Considering previous threads, such as
"Obsession over Six-Pack Abs"
http://www.rooshvforum.network/thread-38722.html
"Why is America obsessed with being huge?"
http://www.rooshvforum.network/thread-28092.html
I thought that this was an interesting article:
Men's Journal: Building a Bigger Action Hero - Inside Hollywood's Muscle Factory
Lot's of little nuggets in there about the tricks used to make guys look even bigger than they really are.
"Obsession over Six-Pack Abs"
http://www.rooshvforum.network/thread-38722.html
"Why is America obsessed with being huge?"
http://www.rooshvforum.network/thread-28092.html
I thought that this was an interesting article:
Men's Journal: Building a Bigger Action Hero - Inside Hollywood's Muscle Factory
Quote:Quote:
For much of Hollywood history, only women's bodies were objectified to such absurd degrees. Now objectification makes no gender distinctions: Male actors' bare asses are more likely to be shot in sex scenes; their vacation guts and poolside man boobs are as likely to command a sneering full-page photo in a celebrity weekly's worst-bodies feature, or go viral as a source of Web ridicule. A sharply defined inguinal crease – the twin ligaments hovering above the hips that point toward a man's junk – is as coveted as double-D cleavage. Muscle matters more than ever, as comic-book franchises swallow up the box office, in the increasingly critical global market. (Hot bodies and explosions don't need subtitles.) Thor-like biceps and Captain America pecs are simply a job requirement; even "serious" actors who never aspired to mega-stardom are being told they need a global franchise to prove their bankability and land Oscar-caliber parts.

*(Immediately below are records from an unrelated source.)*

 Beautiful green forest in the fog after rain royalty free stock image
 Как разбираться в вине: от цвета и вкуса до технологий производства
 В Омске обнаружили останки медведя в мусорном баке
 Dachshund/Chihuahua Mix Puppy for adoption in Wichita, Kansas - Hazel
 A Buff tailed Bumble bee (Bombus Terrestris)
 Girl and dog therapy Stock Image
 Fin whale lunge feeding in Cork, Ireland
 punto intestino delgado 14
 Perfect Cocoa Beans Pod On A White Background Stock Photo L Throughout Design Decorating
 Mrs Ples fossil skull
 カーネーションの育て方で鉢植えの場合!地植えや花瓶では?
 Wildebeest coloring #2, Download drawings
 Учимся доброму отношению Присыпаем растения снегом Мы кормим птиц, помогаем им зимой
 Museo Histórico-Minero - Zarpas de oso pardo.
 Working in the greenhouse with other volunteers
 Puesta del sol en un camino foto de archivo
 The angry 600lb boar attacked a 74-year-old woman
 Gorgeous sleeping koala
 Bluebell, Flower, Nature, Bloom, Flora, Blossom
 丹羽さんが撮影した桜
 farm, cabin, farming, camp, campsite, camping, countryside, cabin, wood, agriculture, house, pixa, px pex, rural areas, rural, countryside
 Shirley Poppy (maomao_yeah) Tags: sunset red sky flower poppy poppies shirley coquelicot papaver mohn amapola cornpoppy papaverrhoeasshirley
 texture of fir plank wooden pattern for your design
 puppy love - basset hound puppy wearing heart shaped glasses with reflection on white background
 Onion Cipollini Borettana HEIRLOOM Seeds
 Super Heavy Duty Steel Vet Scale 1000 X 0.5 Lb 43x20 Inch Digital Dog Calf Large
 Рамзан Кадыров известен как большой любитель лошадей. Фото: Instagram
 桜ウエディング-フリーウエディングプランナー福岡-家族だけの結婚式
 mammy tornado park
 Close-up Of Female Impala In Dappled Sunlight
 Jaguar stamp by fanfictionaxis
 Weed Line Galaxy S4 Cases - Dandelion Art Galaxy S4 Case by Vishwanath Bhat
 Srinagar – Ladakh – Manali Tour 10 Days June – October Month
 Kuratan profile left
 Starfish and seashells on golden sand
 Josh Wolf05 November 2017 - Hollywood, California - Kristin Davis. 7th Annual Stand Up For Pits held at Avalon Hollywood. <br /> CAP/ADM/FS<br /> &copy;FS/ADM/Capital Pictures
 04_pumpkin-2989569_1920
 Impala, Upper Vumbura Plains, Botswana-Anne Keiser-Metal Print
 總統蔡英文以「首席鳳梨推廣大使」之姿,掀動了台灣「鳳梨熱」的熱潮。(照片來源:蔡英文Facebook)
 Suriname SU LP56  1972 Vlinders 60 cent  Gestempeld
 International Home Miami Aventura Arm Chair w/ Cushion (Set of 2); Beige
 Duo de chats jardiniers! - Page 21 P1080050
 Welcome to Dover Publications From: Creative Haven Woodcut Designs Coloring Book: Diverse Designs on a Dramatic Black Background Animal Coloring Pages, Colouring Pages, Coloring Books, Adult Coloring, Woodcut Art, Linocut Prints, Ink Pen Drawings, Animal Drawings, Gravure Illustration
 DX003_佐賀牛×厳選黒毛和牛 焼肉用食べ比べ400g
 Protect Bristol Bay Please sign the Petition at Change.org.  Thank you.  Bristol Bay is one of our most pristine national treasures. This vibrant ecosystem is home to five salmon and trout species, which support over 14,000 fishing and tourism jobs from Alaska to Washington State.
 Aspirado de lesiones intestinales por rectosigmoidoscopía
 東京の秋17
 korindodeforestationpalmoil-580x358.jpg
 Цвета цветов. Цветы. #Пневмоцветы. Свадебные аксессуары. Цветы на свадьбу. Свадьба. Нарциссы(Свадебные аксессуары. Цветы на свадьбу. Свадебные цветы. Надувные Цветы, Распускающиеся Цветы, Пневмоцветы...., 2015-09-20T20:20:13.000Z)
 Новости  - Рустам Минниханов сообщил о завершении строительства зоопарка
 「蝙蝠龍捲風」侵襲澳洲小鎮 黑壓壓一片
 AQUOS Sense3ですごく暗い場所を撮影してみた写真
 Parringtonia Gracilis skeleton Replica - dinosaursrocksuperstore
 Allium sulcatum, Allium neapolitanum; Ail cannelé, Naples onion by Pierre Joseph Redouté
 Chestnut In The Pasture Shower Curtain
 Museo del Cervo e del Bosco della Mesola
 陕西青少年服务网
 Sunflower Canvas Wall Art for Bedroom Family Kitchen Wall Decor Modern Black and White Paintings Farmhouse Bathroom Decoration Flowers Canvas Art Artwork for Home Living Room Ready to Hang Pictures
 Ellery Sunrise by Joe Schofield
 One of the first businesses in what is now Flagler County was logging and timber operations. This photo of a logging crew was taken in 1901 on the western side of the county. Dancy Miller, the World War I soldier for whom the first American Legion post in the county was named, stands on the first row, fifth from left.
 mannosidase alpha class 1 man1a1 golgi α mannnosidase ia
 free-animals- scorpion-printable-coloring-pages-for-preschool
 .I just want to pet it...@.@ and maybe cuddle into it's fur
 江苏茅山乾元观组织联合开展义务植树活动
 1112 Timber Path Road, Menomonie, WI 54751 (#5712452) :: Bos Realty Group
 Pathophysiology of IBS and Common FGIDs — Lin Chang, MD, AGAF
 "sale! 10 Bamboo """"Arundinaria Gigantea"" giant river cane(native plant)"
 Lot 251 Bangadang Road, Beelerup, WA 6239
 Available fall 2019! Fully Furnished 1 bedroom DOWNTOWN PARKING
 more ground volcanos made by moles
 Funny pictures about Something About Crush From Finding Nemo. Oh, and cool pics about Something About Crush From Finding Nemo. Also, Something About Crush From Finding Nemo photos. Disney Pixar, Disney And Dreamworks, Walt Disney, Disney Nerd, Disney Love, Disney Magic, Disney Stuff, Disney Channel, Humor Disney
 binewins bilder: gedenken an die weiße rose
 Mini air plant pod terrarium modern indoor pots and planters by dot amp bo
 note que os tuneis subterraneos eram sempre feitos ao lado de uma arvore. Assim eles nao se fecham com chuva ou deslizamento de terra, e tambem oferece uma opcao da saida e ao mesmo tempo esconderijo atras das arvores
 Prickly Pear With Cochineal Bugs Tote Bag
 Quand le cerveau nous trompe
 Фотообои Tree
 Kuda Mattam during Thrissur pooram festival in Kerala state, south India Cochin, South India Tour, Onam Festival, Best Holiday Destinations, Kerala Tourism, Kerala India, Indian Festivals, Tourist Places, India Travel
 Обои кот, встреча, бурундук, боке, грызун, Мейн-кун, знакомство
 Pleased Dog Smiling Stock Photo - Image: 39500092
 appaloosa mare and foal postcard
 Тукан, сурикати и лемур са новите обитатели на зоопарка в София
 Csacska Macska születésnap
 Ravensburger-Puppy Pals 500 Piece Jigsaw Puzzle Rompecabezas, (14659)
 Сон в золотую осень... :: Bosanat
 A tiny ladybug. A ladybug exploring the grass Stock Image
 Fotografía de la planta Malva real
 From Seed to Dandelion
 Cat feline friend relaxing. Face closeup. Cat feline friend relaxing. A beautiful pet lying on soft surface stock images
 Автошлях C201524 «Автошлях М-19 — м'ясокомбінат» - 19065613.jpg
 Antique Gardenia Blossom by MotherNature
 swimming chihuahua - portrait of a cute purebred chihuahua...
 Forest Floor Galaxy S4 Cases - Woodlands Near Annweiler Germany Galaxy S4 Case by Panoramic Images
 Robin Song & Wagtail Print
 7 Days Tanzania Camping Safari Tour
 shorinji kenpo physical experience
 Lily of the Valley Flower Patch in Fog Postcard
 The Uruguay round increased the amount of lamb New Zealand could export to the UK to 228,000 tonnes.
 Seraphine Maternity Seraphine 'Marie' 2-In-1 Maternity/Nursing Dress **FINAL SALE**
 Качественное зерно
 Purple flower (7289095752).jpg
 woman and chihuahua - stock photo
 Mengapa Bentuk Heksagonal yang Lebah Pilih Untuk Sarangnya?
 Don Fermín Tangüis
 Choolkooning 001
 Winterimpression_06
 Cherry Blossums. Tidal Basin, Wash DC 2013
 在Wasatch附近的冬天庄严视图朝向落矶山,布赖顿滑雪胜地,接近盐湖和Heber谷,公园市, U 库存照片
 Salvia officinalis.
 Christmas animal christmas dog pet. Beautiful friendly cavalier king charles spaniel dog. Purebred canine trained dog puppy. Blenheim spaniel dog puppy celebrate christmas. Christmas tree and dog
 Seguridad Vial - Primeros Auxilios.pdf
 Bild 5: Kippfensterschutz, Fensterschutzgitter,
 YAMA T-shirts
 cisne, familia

"If I wasn't playing some young hero who can swing a sword, I wouldn't care what my upper body looked like," says Kit Harington, who wields heavy metal in both Game of Thrones and the new Pompeii, roles he prepped for with twice-daily training sessions and "stupid amounts of protein." Says Harington: "Playing these hard warriors, it would be a mistake to not look muscle-y."
Even the type of muscle has changed. "In the Eighties, it was the bigger, the better," says director Tim Burton. "Think of that shot from Rambo of Sly holding the machine gun and the veins in his forearms bulging." Actors rarely bulk up like that anymore; they're all trying to be Tyler Durden.
Every trainer interviewed for this story cited Brad Pitt's ripped physique in 1999's Fight Club as an inspiration. Previously known for his lush, golden hair, the girls' guy Pitt was reborn as Durden, a sinewy, predatory man's man. "Brad Pitt in Fight Club is the reference for 300," says Mark Twight, who trained the cast for 300. "Everyone thought he was huge, but he was, like, 155 pounds. If you strip away fat and get guys to 3, 4 percent body fat, they look huge without necessarily being huge."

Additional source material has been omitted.